**SOURCE EXCERPT**.
++++++++++

UPDATE: The Weathered Wall’s new owners are now gonna keep live music there Thurs. and Fri., and maybe add it on other weeknights later on. Anxious bands can contact the club’s new in-house booking agent, Julie Wynn (728-9398).
DEAD AIR RE-REVISITED: One issue in the three-year KCMU Kontroversey was the ongoing drive to turn the station into an adjunct of KUOW. That’s become official, now that KUOW’s taking over KCMU’s administrative and fundraising operations. They’re not changing KCMU’s programming, like they tried during the World Cafe era, but the move sets up a chain of command that would allow it. They fail to understand that KCMU succeeded in the past because it was perceived as a grass-roots operation of people who loved music, not a professional institution out to draw well-heeled donors with bland “upscale” fare. It’ll be up to the next UW prez to sort it out. Let’s hope s/he understands it’s in both stations’ best interests to be separate operations with separate missions.
WISH I’D SAID THAT DEPT.: I don’t normally comment on other things in the Stranger (what do you think this is, the Vill. Voice?). But now and again there’s a piece I get additional thoughts about. Here are some recent ones:
Die Hard w/a Vengeance review (4 * 34): Don’t think it’s been mentioned in the media, but the Seattle Symphony recorded some of the background music for the film. Of course, they also did the theme to KIRO’s old News Outside the Box…
The Voluptuous Horror of Karen Black preview (4 * 34) The V.H. of K.B. singer is like Madonna’s good twin: lo-fi and funky, but still an image-based performance artist who only uses songs as a means to an end, and who as such can be recommended as a live (or home-video) act only. Audio-only documentation of her work is superfluous.
Bathhouses (4 * 33): I know I’m not the only lonely straight guy who’s been jealous of gays for having such an industry . Imagine, going to a place alone and getting laid on the spot, and not by a paid worker but by someone who wants it just as bad as you–the male zipless-fuck fantasy, unencumbered by feminine propriety.

++++++++++

**SUPPLIED RECORDS**.
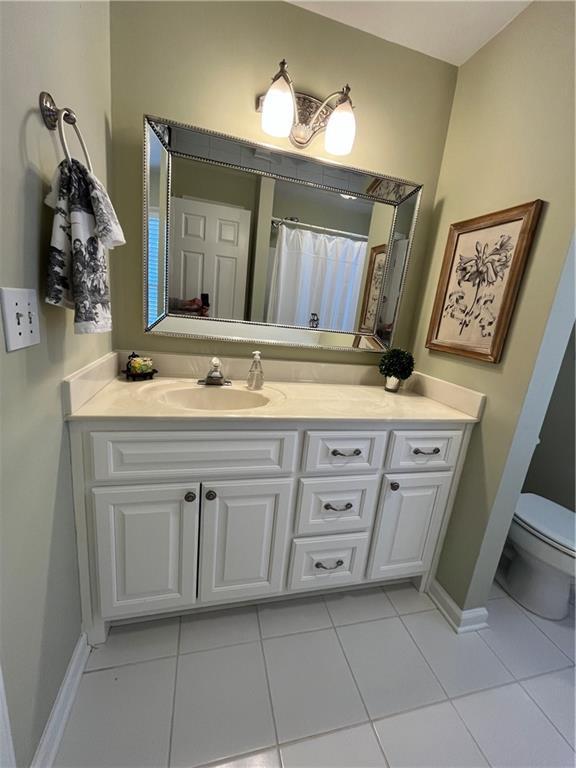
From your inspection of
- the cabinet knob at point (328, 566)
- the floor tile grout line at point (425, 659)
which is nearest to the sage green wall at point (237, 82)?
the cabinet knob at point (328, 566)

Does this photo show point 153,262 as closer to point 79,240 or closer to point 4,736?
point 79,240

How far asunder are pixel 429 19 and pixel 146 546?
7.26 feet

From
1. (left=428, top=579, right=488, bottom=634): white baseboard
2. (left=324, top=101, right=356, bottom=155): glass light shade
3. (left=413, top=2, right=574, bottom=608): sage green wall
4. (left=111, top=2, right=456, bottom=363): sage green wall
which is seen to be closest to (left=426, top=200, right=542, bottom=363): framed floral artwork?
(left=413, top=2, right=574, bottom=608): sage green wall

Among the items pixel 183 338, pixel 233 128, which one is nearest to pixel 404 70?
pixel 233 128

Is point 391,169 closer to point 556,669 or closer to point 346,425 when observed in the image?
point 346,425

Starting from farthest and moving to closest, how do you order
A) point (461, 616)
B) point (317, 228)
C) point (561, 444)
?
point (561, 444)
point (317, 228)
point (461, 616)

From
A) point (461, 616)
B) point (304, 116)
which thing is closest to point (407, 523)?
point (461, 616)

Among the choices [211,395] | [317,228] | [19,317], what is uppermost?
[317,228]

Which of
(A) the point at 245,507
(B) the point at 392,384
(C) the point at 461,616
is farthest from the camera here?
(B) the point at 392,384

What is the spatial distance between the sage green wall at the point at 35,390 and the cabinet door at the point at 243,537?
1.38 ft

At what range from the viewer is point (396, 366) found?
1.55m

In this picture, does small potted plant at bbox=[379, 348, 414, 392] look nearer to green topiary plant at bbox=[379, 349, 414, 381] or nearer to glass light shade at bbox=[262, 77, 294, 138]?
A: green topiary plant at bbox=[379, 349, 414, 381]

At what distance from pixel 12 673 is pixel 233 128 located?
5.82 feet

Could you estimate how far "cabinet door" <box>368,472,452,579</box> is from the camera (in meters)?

++++++++++

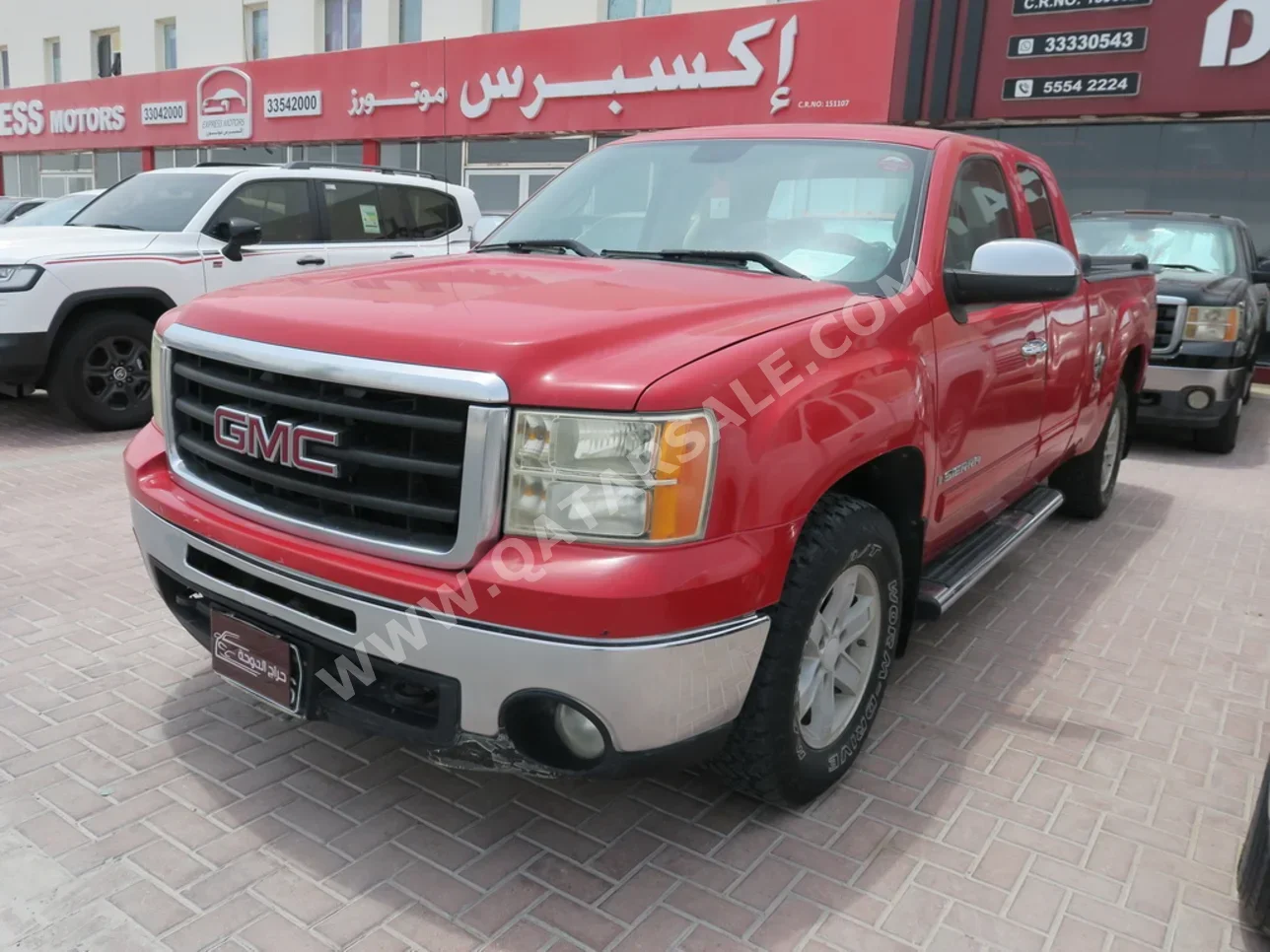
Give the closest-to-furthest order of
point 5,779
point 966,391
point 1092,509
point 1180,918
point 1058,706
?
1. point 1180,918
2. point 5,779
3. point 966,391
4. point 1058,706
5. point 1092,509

++++++++++

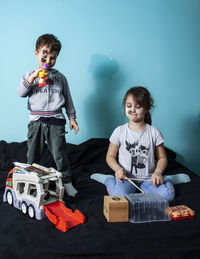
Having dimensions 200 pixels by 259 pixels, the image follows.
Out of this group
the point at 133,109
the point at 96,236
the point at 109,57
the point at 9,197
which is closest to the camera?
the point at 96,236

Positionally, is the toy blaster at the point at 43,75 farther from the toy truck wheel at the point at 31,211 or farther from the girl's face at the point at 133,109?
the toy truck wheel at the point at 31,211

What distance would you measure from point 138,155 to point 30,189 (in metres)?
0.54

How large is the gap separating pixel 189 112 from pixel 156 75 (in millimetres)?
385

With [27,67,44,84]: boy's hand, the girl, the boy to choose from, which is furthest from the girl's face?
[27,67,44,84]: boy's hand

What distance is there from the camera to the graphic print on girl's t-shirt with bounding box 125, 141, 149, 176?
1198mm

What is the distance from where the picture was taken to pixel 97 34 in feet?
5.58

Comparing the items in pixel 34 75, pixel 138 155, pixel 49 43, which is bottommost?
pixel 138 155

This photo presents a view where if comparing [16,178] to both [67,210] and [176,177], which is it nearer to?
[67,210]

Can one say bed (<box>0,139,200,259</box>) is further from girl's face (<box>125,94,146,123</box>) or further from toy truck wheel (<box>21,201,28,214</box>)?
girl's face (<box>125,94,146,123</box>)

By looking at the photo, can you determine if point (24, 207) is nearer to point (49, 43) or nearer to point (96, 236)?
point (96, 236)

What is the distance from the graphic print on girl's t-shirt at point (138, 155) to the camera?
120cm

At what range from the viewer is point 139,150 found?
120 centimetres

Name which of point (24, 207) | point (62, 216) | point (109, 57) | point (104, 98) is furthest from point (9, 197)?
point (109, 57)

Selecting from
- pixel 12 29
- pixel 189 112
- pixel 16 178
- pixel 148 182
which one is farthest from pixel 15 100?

++++++++++

**WORK INSTRUCTIONS**.
1) Which pieces from the Stranger does the music and media column comment on under "WISH I'D SAID THAT DEPT."? List all of them.
2) Could you carry the music and media column forward, picking up right after its last sentence in the bathhouses item?

**TASK ANSWERS**.
1)
- Die Hard w/a Vengeance review (4 * 34)
- The Voluptuous Horror of Karen Black preview (4 * 34)
- Bathhouses (4 * 33)

2)
Savage Love (4 * 33): What the letter writer calls “insanity” could also be interpreted as discovering his new lover’s “real” self, not her sociable front persona. If he’s having trouble finding a woman who always keeps the illusion of “sanity” most of us maintain in public, maybe he should resign himself to shallow affairs with married women who want to “bring romance back to their lives.”
The Information book review (4 * 33): Lots of people who think they have talent are jealous of the success of people they think have less talent. Almost every highbrow author-wannabe I’ve met has tried at one time to write a commercially successful work just by making something “bad enough to sell,” without knowing the formulae and disciplines involved in genre lit.
Theater calendar comment (4 * 32): Ah, “risk” in theater. The Empty Space, Bathhouse, Pioneer Square Theater (RIP) et al. have for decades boasted of their daring programming while mounting boomer-friendly wink-wink-nudge-nudge parody revues. AHA! merely follows in this venerable tradition.
COCA feature (4 * 29): Greg implied but didn’t state that bad-boy art might have seemed rebellious and “alternative” enough in the ’80s; but in the Newt era, when the John Carlsons of America drive Harleys and call themselves “rebels,” a different aesthetic may be more appropriate.
Cut & Run (4 * 29): The usual rad-feminist response to an author like ex-Portland punk singer Rene Denfield is to first accuse her of backsliding from the orthodox view of what All Women are or should be. S.P. instead accuses Denfield of the same gross overgeneralizing Denfield accuses Robin Morgan and Andrea Dworkin of. There’s no such thing as All Women, and certainly no such thing as All Feminists. A movement for individual self-realization can’t be (or become) a monolith.
LAST PLUG: Our ninth-anniversary reading/ performance/ video shindig, Fun With Misc., happens this Thurs., 7:30 p.m.-whenever, at the Metropolis Contemporary Art Gallery, downtown on University between 1st and 2nd. BYOB; clothing optional.
Welcome back to Misc., the column that’s still had it with these expensive imports by local bands. When’s one of our newfangled Seattle music millionaires gonna start a label to release the Glitterhouse acts in North America where they belong?
THE FINE PRINT (back label of a Western Family Toilet Bowl Cleaner): “This product is safe for use around pets. However, it is always best that pets do not drink water from toilet.”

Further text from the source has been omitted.